Frl.Zizipe
Sehr aktives Mitglied
Ja, das kenne ich auch aus meiner Familie. Heute weiß ich, wie sehr meine Eltern gespart haben, damit es uns an nichts fehlte. Obwohl sie es, bis heute, sehr bedauern, dass Kinokarten und Zootickets unerschwinglicher Luxus waren. Auch eine Tüte Gummibärchen war eine Ausnahme.

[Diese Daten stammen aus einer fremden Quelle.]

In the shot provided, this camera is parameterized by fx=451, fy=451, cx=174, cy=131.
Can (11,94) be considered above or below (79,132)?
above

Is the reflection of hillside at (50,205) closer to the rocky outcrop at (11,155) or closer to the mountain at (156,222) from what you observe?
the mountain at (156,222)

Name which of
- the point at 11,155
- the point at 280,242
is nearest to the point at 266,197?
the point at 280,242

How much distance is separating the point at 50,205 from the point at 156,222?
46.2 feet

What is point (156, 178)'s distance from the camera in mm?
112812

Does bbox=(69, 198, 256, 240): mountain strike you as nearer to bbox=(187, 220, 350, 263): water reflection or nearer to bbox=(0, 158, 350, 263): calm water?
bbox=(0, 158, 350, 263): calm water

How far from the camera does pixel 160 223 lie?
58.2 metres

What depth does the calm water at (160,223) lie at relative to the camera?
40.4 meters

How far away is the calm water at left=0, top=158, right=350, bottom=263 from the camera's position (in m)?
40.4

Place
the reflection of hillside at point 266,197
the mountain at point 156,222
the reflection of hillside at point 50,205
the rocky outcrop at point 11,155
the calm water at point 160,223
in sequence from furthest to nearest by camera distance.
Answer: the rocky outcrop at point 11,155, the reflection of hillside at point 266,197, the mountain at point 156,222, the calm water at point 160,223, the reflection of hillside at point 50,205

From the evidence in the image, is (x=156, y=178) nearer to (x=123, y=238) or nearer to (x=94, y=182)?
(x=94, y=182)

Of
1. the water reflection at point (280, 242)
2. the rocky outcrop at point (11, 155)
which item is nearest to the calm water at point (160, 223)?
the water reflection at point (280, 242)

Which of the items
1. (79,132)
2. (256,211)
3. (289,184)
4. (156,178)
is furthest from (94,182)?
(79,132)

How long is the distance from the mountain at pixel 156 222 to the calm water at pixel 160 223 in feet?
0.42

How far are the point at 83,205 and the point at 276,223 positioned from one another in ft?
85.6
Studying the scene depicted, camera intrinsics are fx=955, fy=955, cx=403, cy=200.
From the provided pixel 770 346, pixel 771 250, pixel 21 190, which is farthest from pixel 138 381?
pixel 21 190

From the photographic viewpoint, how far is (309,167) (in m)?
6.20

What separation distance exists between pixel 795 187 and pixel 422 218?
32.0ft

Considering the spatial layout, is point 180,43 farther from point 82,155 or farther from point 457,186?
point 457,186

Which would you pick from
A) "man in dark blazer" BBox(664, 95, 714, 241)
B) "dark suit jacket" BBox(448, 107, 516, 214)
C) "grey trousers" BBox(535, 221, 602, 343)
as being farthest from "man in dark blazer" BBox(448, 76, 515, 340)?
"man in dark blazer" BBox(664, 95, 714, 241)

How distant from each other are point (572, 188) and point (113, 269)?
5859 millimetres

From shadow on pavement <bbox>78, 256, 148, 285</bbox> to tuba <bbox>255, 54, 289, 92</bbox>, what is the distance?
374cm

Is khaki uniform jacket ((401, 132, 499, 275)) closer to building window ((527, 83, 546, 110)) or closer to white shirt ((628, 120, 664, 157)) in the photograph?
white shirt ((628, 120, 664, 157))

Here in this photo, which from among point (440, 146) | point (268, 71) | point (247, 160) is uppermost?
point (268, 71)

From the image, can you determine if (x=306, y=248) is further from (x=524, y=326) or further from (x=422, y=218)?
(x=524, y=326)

Aber niemals hörten wir, dass wir noch eine Scheibe Schwarzbrot für den nächsten Tag übrig lassen sollten. Oder dass die Kartoffeln abgezählt wurden.
Aber, zwischendurch im sozialen Brennpunkt eingesetzt, fand ich es oft bitter zu sehen, wie Kinder das kostenlose Mittagessen in der Schule in sich hineinschlangen. Tatsächlich ist mir sogar mehrfach eine Käseschnitte geklaut worden.
Sehr gefreut habe ich mich, als eine Anwältin kostenlose Beratungen anbot. Vielen war nicht bewusst, dass sie Ansprüche auf "Sonderleistungen" hatten - insbesondere dort, wo Kinder mit Behinderung lebten.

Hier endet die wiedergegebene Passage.